Algumas atividades classificadas como Impacto Urbano de 2º grau, por sua vez, são: Aeroporto; Cemitério; Centro comercial com área adensável superior a 10.000m²; Estádios e Arenas esportivas; Garagem comercial com mais de 200 vagas; e Supermercado com área adensável superior a 10.000m². Alguns empreendimentos com impacto urbano de 2º grau são: edificações com taxa de ocupação superior a 300m² em Área de Proteção do ambiente natural com proposta de ocupação sobre zona de conservação; Edificação de grande porte em Área Especial sem regime urbanístico definido; e Loteamento em Área de Ocupação Rarefeita.
Ressalta-se que os Projetos Especiais de 1º grau, por causarem menos impactos, não geram termos de compromisso e por isso identificá-los torna-se tarefa bastante difícil. Já os Projetos Especiais de 3º grau, também conhecidos no Estatuto da Cidade como Operações Urbanas Consorciadas (OUCs) ainda não foram registrados em Porto Alegre..

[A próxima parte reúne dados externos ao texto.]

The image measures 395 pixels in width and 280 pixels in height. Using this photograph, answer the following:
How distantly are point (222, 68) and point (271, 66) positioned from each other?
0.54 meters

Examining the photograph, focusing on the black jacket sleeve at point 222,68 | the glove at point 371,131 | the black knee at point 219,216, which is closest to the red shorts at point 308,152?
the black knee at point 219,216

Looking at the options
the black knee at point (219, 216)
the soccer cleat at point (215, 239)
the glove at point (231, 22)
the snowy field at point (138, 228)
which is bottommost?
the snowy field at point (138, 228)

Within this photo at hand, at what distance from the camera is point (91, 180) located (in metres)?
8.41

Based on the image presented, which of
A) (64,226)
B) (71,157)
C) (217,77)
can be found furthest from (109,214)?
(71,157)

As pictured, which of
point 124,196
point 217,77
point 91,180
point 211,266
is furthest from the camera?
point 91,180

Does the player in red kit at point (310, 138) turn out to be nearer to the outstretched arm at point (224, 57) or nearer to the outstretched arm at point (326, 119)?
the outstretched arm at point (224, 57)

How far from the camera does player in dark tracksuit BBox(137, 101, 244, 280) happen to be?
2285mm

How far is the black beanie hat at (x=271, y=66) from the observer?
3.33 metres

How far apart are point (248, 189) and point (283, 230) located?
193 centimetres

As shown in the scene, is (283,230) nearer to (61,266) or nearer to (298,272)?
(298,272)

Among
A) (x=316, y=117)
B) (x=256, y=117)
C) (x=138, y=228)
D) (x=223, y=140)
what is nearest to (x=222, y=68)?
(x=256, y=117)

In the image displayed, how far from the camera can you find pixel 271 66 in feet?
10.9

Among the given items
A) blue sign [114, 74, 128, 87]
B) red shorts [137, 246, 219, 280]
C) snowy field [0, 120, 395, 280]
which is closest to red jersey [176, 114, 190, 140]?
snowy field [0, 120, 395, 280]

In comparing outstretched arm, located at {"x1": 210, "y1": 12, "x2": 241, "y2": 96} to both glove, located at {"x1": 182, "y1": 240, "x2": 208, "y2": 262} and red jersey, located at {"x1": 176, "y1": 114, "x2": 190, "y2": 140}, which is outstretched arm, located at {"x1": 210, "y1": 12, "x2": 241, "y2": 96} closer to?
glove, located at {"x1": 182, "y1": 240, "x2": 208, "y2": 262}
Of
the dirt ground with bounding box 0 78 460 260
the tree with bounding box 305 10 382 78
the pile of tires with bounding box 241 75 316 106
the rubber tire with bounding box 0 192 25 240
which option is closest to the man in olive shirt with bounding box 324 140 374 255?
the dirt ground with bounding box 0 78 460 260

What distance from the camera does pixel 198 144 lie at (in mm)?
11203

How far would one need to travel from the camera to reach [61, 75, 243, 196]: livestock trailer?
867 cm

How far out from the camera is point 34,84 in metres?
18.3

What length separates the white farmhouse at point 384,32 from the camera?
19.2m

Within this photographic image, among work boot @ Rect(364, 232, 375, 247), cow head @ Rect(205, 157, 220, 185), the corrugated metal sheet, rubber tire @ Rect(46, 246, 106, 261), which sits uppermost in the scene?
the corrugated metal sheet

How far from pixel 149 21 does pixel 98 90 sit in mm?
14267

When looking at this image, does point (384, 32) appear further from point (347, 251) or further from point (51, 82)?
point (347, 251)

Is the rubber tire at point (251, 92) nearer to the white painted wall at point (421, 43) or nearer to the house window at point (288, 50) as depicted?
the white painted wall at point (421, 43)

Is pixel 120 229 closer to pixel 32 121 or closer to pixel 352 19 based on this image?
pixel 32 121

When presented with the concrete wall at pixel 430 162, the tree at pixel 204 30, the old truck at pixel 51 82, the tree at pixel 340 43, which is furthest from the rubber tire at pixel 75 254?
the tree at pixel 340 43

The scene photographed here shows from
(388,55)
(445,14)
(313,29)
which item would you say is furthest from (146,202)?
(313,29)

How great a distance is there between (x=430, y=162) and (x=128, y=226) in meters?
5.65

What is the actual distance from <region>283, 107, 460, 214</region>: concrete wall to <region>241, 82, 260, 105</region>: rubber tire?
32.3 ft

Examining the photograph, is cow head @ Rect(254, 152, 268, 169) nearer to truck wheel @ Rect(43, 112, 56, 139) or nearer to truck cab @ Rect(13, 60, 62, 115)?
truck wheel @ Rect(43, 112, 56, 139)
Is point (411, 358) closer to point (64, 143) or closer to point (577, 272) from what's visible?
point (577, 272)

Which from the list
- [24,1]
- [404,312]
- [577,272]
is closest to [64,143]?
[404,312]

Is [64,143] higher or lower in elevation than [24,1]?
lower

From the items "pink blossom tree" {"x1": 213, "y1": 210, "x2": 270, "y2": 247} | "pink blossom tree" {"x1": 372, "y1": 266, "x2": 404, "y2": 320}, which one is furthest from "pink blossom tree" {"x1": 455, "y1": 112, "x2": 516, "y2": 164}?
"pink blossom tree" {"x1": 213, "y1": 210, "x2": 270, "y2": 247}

4. Os Projetos Especiais em análise comparada
Observa-se que o tratamento jurídico concedido ao P.E., a partir da normativa propiciada pelo Plano Diretor, confere-lhe grande flexibilidade, consoante a lógica do “caso a caso”. Tal circunstância permite uma aproximação deste instituto com práticas que têm sido adotadas em alguns países europeus, como Inglaterra, Holanda e Espanha, que se valem de acordos urbanísticos prévios às emissões de autorizações para construir, no qual estabelecem obrigações urbanísticas para a finalidade de mitigar e compensar impactos urbanísticos e ambientais negativos, recuperar a valorização imobiliária do empreendimento e evitar custos com urbanização para o Poder Público (RIVOLIN, 2008; VAN DER VEEN, 2009; GIELEN & TASAN-KOK, 2010; GIELEN, 2009; GIELEN & LENFERINK, 2018, NADIN & STEAD, 2008; CARDOSO, 2008; STEAD, DE VRIES & TASAN-KOK, 2017; COMPASS, 2019). Nessa perspectiva, observa-se que os P.E. se inserem em uma lógica globalizada de produção da cidade, em que os atores econômicos negociam com o setor público a implantação de seus empreendimentos, em detrimento das regras gerais estabelecidas no plano de ordenamento municipal, sob a promessa de criar espaços inovadores e atrativos para novos investimentos (VAINER, 2002; LEAL, 2017).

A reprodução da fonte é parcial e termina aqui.